> **EXERCÍCIOS**
1 – Relacione todas as pessoas mencionadas nominalmente no texto sobre o terreno do Fluminense na Barra da Tijuca.
2 – Responda, com base no texto sobre o terreno do Fluminense na Barra da Tijuca:
(a) Qual era a área exata do terreno?
(b) Por qual placar o Conselho Deliberativo tomou a decisão negativa?
(c) Em que documento constam as informações relatadas?
3 – Prolongue o texto sobre o terreno do Fluminense na Barra da Tijuca a partir do ponto em que ele termina.

Enfim com o terreno para o seu CT, Tricolor quase virou dono de uma área de 750 mil m² com 1 km de praia na Barra no meio do século passado
O plano era visionário para a época. Grandioso, assim por dizer. Cerca
de 20 anos após a profissionalização do futebol no Rio de Janeiro, um
clube da cidade resolveu expandir seus horizontes. Por expandir, leia-se
anexar a seu patrimônio um terreno de exatos 744.295,5 m² com 1 km de
praia na então quase inexplorada Barra da Tijuca. Corria o ano de 1954. O
Brasil no período da pré-ditadura viva o processo de afirmação do
futebol como esporte preferido da população. Seria uma revolução na
história das Laranjeiras. Um espaço capaz de abrigar, com folgas, um
estádio e uma segunda sede social, por exemplo. Até mesmo um centro de
treinamentos, que só agora em 2013, 58 anos depois, enfim caminha para
se tornar realidade. Seria o nascimento da "Praia do Fluminense". A
possível solução para os problemas financeiros do Tricolor. Mas não foi.
E acabou se tornando a incrível história de uma das maiores
oportunidades perdidas pelo Fluminense em seus 110 anos de história.
Aliás, foi exatamente assim, com uma ponta de lamentação, pesar e
desgosto, que o vice-presidente legal da época, Oswaldo Miranda Ferraz,
descreveu a decisão negativa do Conselho Deliberativo - por 72 votos a
27 - na reunião da noite do dia 3 de setembro de 1954, basicamente
tomada por causa da localização do terreno. As informações constam no
relatório de exercício do citado ano guardado no acervo do Flu-Memória e
foram levantadas após uma pesquisa do trio Dhaniel Cohen, Heitor
D’Alincourt e João Boltshauser, que trabalha no setor de história do
clube.

> **REGISTROS**
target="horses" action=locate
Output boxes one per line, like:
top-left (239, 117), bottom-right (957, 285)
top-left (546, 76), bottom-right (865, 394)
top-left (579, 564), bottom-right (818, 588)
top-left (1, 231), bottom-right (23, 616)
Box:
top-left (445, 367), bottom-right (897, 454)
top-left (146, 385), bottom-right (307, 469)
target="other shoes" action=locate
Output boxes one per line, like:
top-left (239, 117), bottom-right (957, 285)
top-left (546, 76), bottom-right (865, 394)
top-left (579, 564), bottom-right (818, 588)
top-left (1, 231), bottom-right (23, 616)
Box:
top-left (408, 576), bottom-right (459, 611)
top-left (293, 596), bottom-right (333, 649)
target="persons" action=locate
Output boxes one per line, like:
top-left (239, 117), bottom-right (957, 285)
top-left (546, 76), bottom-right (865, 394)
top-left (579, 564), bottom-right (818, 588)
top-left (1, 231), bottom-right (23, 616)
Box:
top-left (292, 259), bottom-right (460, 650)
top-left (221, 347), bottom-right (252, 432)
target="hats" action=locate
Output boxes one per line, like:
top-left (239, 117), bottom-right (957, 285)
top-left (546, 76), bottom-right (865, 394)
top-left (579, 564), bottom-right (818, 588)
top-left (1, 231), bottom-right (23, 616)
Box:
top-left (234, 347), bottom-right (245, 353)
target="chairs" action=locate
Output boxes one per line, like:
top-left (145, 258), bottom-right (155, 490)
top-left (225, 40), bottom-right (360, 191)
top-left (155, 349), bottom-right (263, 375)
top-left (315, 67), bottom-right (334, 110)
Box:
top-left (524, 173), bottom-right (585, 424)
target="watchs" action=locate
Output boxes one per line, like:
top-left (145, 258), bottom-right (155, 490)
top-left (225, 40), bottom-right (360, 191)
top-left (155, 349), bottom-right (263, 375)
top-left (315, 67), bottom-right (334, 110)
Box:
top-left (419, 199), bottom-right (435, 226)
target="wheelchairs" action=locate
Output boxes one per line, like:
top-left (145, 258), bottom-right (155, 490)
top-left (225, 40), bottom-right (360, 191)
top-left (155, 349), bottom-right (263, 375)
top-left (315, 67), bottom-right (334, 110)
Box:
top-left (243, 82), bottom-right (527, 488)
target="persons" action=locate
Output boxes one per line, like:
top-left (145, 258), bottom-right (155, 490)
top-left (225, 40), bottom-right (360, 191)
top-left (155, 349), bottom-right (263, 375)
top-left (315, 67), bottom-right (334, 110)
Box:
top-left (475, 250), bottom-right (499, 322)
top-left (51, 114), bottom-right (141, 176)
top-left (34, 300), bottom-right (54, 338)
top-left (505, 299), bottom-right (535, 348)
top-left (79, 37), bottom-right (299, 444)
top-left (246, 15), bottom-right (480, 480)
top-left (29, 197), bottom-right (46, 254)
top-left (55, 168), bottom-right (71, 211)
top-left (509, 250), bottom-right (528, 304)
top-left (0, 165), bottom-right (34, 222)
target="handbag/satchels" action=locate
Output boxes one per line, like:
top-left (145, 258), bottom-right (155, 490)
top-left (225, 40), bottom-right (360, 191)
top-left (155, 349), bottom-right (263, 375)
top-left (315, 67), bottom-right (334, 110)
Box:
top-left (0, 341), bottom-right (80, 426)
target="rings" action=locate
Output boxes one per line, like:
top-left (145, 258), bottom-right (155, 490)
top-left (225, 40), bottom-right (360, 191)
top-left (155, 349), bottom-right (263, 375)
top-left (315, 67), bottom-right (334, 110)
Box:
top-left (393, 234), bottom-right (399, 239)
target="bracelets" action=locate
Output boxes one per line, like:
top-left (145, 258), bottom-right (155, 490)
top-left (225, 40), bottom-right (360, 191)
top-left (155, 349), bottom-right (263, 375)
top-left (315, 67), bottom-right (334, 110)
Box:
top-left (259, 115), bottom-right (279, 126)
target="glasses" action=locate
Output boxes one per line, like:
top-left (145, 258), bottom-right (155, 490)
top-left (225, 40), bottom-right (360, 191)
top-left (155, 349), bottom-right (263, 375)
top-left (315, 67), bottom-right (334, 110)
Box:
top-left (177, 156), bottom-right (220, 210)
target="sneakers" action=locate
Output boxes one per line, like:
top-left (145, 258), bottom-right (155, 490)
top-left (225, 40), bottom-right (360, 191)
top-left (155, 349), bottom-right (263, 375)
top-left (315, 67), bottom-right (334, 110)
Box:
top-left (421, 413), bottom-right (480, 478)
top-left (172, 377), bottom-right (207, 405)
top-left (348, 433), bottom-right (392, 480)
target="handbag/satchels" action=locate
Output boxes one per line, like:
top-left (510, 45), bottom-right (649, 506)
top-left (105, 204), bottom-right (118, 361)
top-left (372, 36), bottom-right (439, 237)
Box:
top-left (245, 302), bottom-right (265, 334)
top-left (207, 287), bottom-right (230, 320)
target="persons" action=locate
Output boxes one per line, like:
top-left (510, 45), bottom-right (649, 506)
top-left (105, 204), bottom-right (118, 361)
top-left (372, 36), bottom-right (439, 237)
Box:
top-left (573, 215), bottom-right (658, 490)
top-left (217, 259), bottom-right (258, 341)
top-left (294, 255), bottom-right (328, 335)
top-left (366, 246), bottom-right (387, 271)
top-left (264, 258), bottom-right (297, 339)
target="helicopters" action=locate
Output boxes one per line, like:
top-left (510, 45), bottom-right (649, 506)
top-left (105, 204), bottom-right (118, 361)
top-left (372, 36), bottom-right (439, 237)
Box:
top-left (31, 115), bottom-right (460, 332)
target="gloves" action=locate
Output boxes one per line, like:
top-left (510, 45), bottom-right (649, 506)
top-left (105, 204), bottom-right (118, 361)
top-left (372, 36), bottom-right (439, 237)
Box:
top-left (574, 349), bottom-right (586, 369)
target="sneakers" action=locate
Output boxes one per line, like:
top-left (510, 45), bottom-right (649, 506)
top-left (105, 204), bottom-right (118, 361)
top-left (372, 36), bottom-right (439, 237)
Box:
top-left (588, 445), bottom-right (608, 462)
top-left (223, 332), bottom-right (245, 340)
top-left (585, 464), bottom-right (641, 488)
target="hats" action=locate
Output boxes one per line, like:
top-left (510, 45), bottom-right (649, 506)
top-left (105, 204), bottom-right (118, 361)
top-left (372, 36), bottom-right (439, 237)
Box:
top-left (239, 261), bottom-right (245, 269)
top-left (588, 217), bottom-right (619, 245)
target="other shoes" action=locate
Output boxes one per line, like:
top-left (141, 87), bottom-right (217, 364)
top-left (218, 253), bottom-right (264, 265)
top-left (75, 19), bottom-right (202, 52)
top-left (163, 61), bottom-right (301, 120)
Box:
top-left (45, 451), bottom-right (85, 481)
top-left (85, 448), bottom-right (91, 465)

> **RESPOSTAS ÀS TAREFAS**
1 –
Oswaldo Miranda Ferraz
Dhaniel Cohen
Heitor D’Alincourt
João Boltshauser

2 –
(a) 744.295,5 m².
(b) Por 72 votos a 27.
(c) No relatório de exercício de 1954, guardado no acervo do Flu-Memória.

3 –
Progresso pelo mar
O primeiro plano visionário de expansão para além dos muros das Laranjeiras nasceu e morreu com o presidente Antônio Leite (1953-1955). Em troca do espaço de quase 800 mil m² que seria doado após negociações com diversos proprietários da região, o Tricolor assumiria a responsabilidade de construir no local um campo com concentração para os atletas em seis anos. No total, o projeto da aquisição imobiliária, da construção de uma sede campestre e de uma pista de atletismo estava orçado em 27 milhões de cruzeiros (R$ 14,8 milhões na cotação atual, segundo atualização de valores feita com base no Índice Geral de Preços-Disponibilidade Interna da Fundação Getúlio Vargas). Atualmente, um terreno deste tamanho na região, segundo o Fluminense, poderia valer cerca de R$ 1 bilhão.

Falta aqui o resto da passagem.